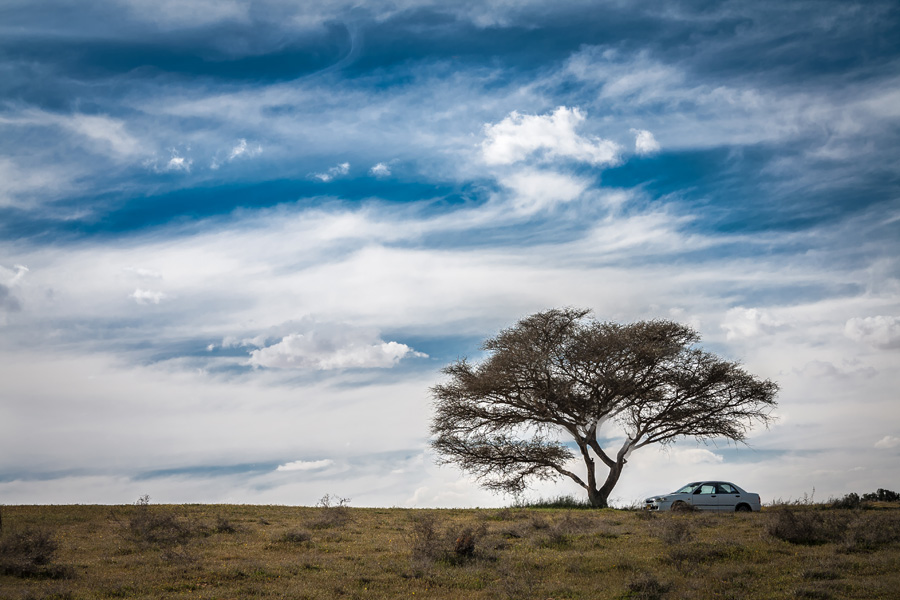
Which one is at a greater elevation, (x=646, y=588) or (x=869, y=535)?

--

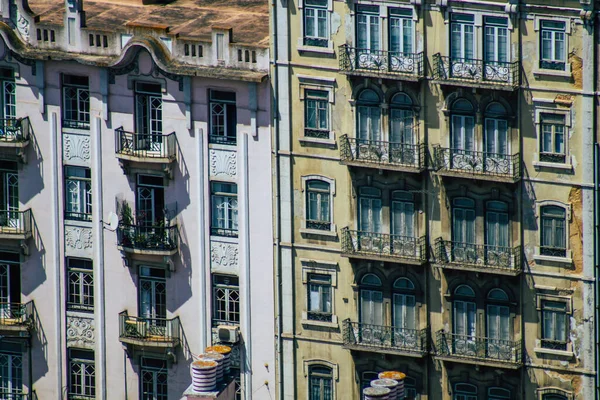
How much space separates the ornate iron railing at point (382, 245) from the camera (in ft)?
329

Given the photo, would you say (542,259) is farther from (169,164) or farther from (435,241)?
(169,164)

### [WHAT TO WORK ON]
List every line in the records above that contains the word "from".

### [REPLY TO THE EXERCISE]
How much space separates the ornate iron railing at point (382, 245) from the camera (in ft)?
Given the photo, would you say (542,259) is farther from (169,164) or farther from (435,241)?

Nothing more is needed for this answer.